We poked our heads out. The door opened onto a narrow passageway which in other regions might be called a snicket or a ginnel or a twitten. In these parts it was a jitty, and we recognised it. Steve's house fronted onto the High Street and its garden extended back to Green Lane behind. The jitty ran alongside the property and linked the two streets. It wasn't much frequented because there was a proper street running parallel only a few yards away, but it was a legitimate short cut, and using it would raise no eyebrows. "You only need to be careful when arriving and leaving. To avoid any suspicion I suggest you arrive separately, one from each end of the jitty, and leave likewise. And don't come here too often or too regularly. No more than twice a week, say." He took us back to the room. "Well, will it do?"

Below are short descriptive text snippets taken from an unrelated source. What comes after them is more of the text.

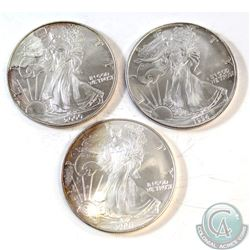 3x USA 1oz .999 Fine Silver Eagles Dated 1994, 2000 & 2001 (Coins are toned). 3pcs (TAX Exempt)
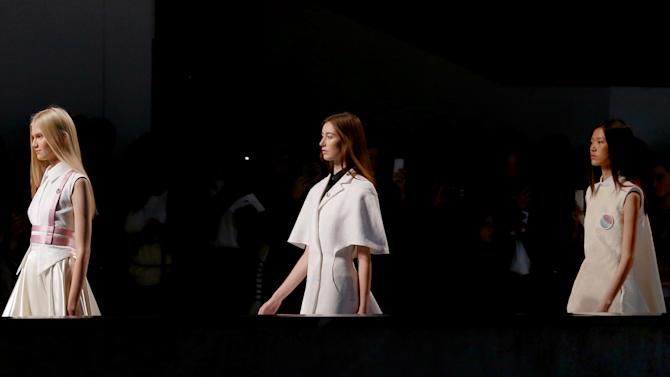 Models shows  creations by Serbian-born fashion designer Nana Aganovich as part of the spring-summer 2013 ready to wear collection, during Paris Fashion week, Tuesday, Sept. 25, 2012. (AP Photo/Jacques Brinon)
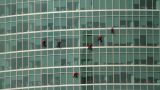 Climbers On A Skyscraper stock footage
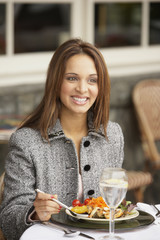 Businesswoman having lunch outdoors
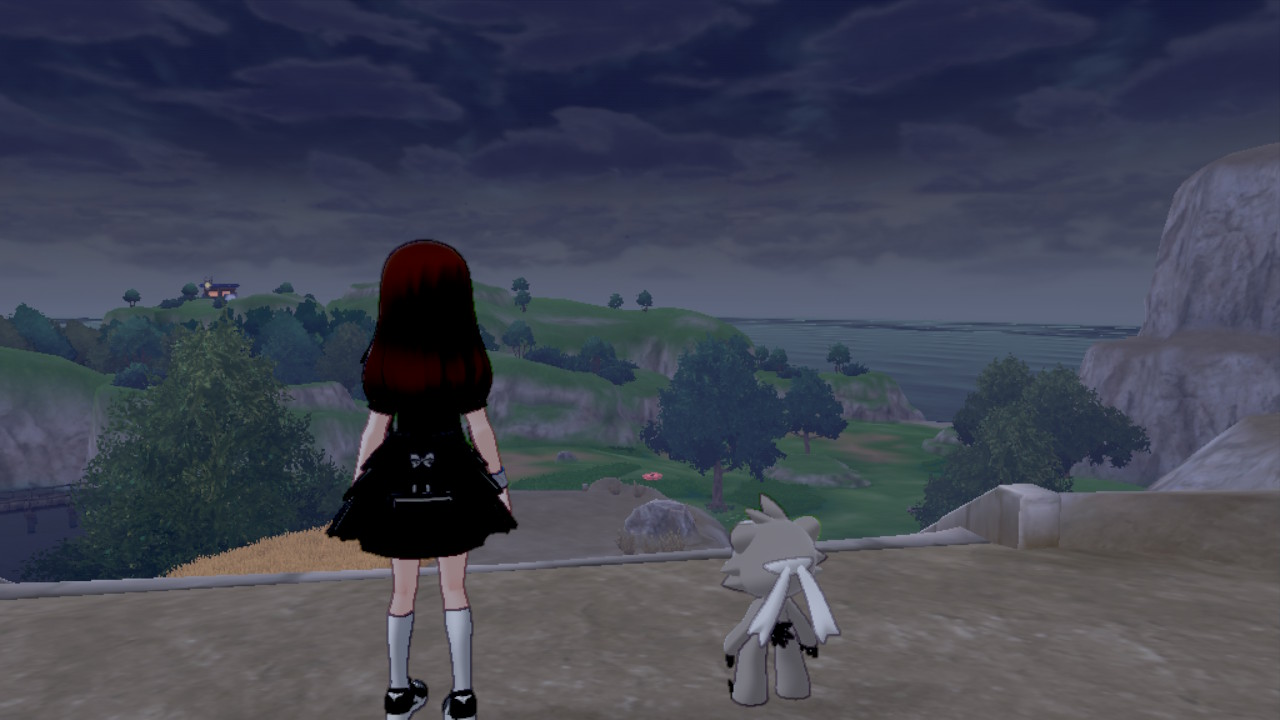 A female Pokemon trainer and Kubfu look out into the distance during particularly stormy weather.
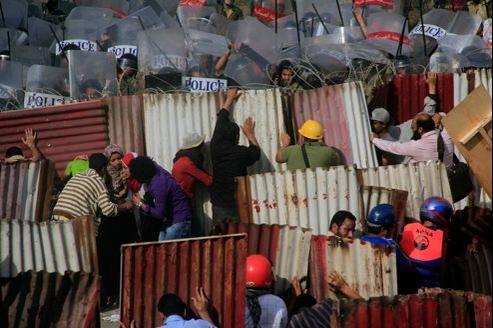 Des manifestants se protègent derrière des tôles ondulées.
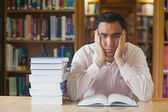 Handsome man sitting in front of an opened book in library — Stock Photo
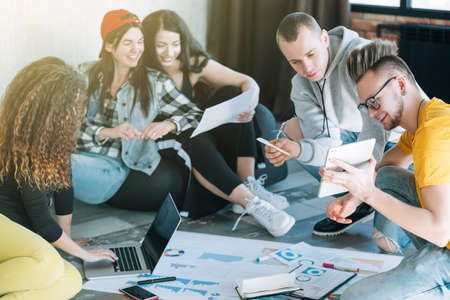 Photo for Millennial IT specialists studying business strategy. Young people cooperating in modern loft room, sitting on floor. - Royalty Free Image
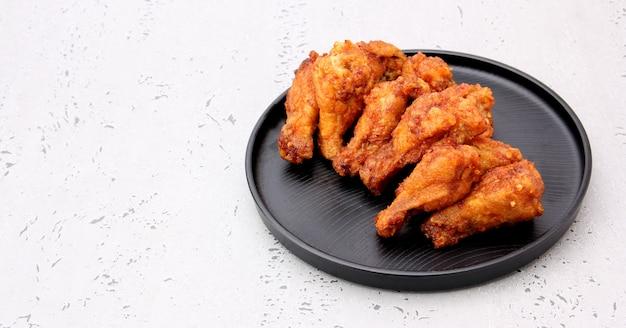 Корейские крылышки жареной курицы изолированные на серой предпосылке в студии.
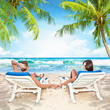 Loving couple relaxing on the beach
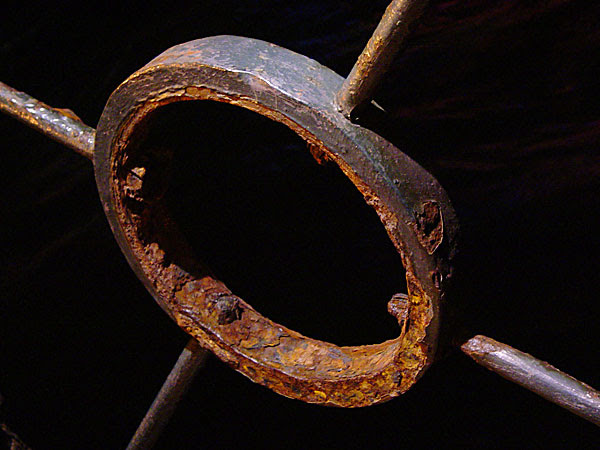 Rusted ring in harbour fence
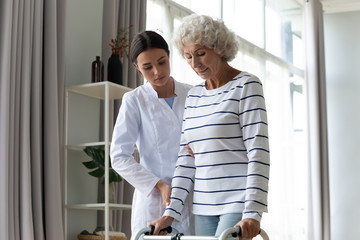 Fotomurales - Young female nurse help old lady patient with walking frame in home or hospital, woman doctor or caregiver assist senior elderly grandmother with walker, physiotherapy, rehabilitation concept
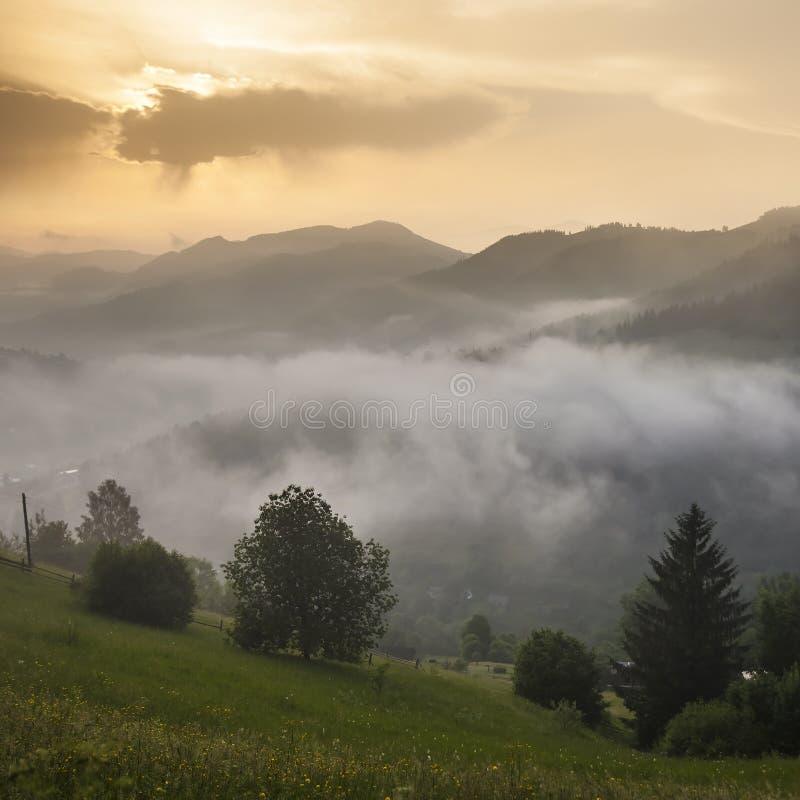 Majestueuze mening over mooie mistbergen in mistlandschap Dramatische ongebruikelijke scène De achtergrond van de reis Het onderz royalty-vrije stock fotografie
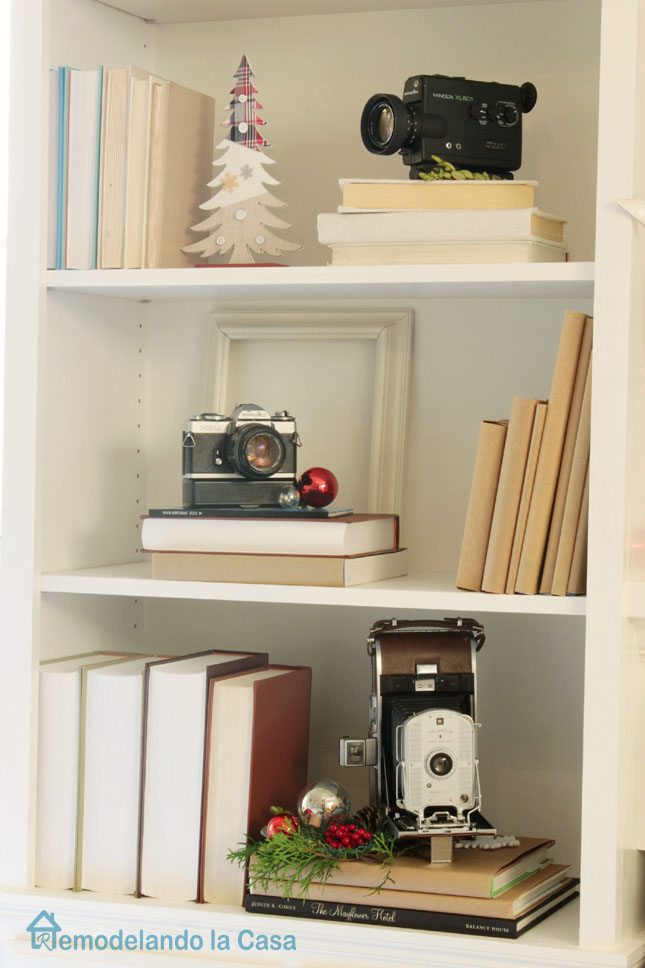 Bookcases decorated with vintage cameras for Christmas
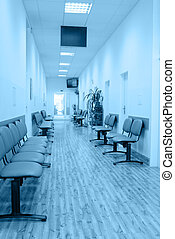 Interior of Hospital in Shades of Blue - Chairs in the...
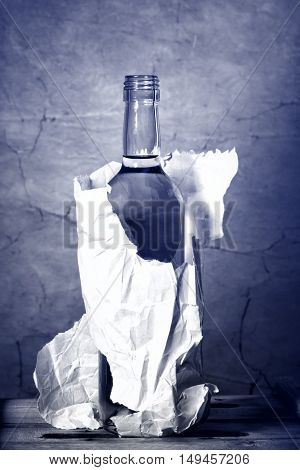 bottle of hard liquer in the paper bag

We looked at each other, our hearts full. "It's incredible, sir," muttered Andrew. "Sir, why are you doing this?"

"Obvious, isn't it? You're showing classic withdrawal symptoms. As a master, I have to prevent your academic standards slipping. As chaplain, I'm committed to helping souls in torment. As a human being, I'd hate to be in your present shoes. No, I'm serious. But once again, this is a bit of private enterprise, not an official provision." The unspoken message seemed to be that, if it came to the point, we should not split on him. "Right, I'll leave you now. Oh, by the way, there's an alarm clock there" - he pointed - "It's old, but it works. It might be worth setting to remind you when it's time to go, in case you get, ah, absorbed. Good luck!" He went out, but stuck his head in again. "Don't forget to turn the light out when you go. And lock up." This time the door shut.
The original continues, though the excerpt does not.